The egg dishes tasted like they’d been started with the steak and then kept warm — unacceptable. Here’s how to properly scramble eggs, imagine your way to a properly cooked omelet from here:
None of the tables around us got food in a timely fashion. glo’s kitchen is either under-staffed, under-experienced, under-motivated, or under-skilled. Or maybe some combination thereof.
The food was served without an eye to presentation, which is disappointing because most of the dishes I saw on other tables were presented with a pseduo-haute flair.
Service: 1 of 5.
glo feels more than informal — it feels too relaxed, like the difference between a sweater and a sweatshirt.

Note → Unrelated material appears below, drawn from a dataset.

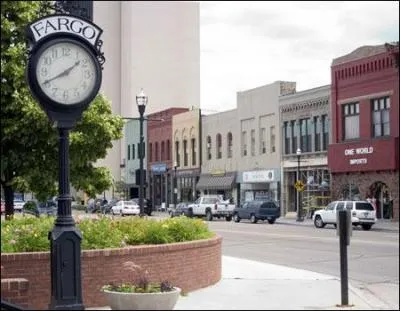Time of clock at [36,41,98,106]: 1:40
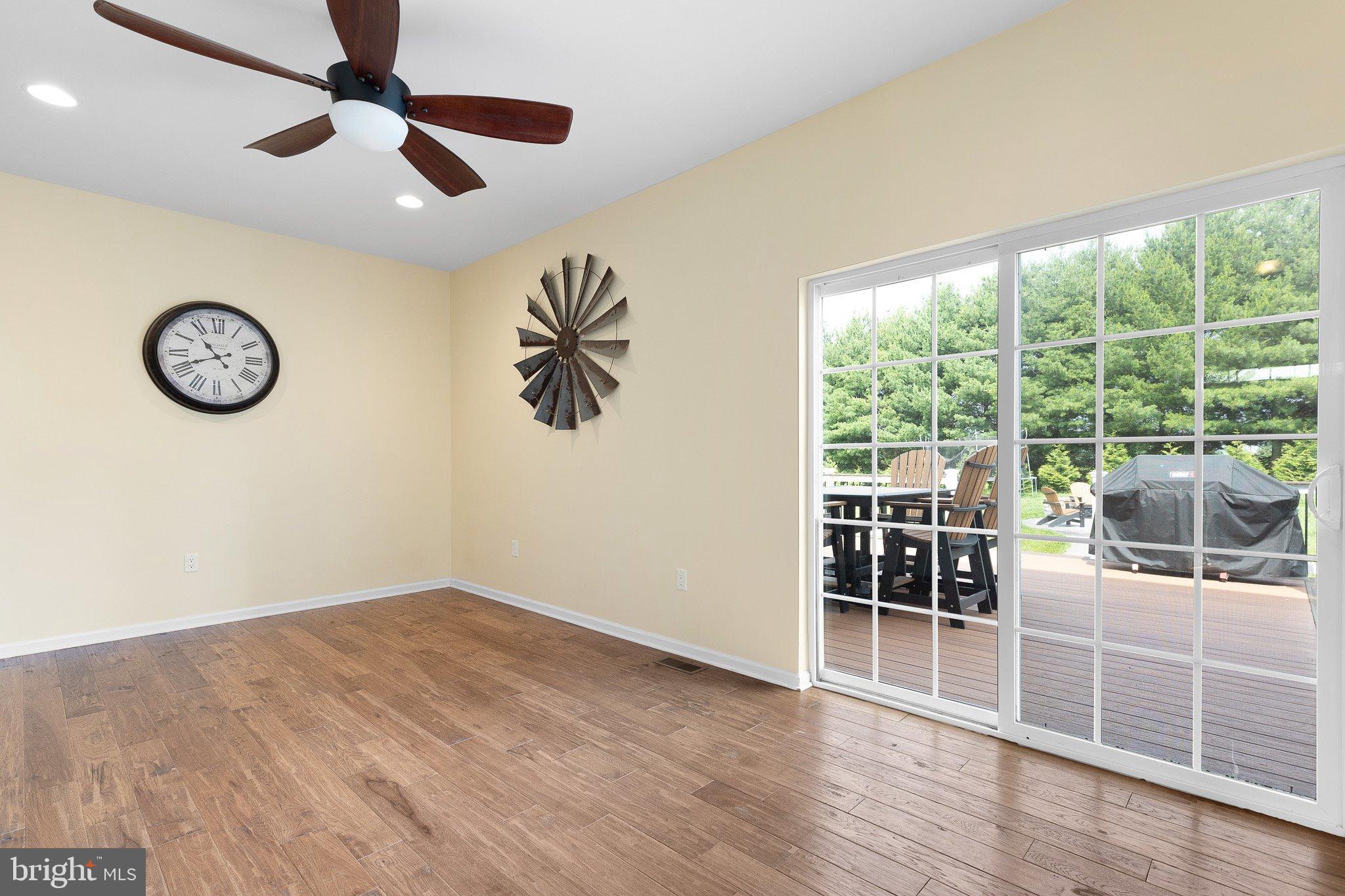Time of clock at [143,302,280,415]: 10:41
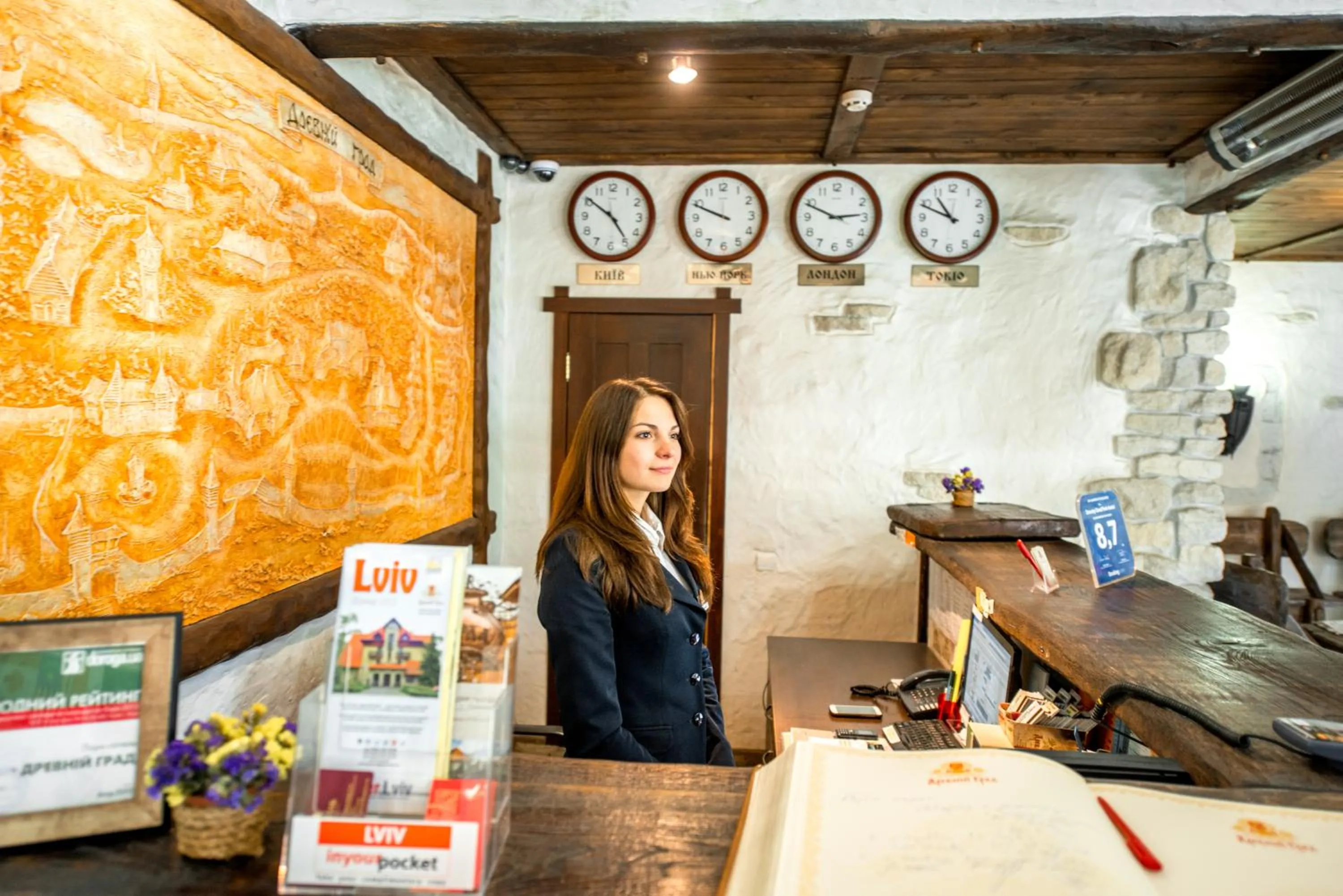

The patio’s bamboo shades had been trimmed into uselessness and then left in place. The planters blocked isles and bottlenecked traffic. They’d been useless long enough that waiters were stepping over the boxes — so why even have them?
Combined with the trash cans, the tatty menus, the entryway speaker-fuzz, and the unstowed cooking supplies, the unthinking arrangement of the bamboo planters gave the place the feel of a restaurant without a manager. Or maybe with a tasteless one. In either case, that lack of care was reflected in the food.
That said, the space is great and the “hard” aspects of the design — those that are more resistant to a lack of care, like the building and internal fixtures — work well. And being in Victoria on a sunny day is pleasurable by default.
Ambiance: 2 of 5.
Overall, glo is fine for a relaxed time out. I feel as though I’ve panned it more than it deserves, like a nice-but-stupid dog you keep having to choke. Let’s put this review in the context of the reviews I haven’t written yet: glo is above-average for its class in Victoria.
But with a little discipline it could be so much more. It just feels unmanaged — no consistent vision, no steady hand.
Final: 2 of 5.



I’m sure you’re completely right. I’ve been there once, and all I remember can be summed up in a 2 word review: nice patio
Ryley
1 Jun 09 at 8:59 am
It’s interesting to note that Ramsey’s procedure is from Escoffier, who permitted chefs to scramble eggs over direct heat instead of a double-boiler, as was done in pre-modern kitchens. Personally I like my scrambled eggs with curds.
Jared
1 Jun 09 at 9:29 am
I just cooked eggs using the Ramsay method. Very good…
Thanks.
Don
3 Jun 09 at 6:43 am
You really need to use all that fat to keep it from sticking when you cook over low heat. :-/
Jared
3 Jun 09 at 9:00 am
I have been meaning to post that I really enjoyed reading this review. I generally find myself skimming over restaurant reviews but you held my interest.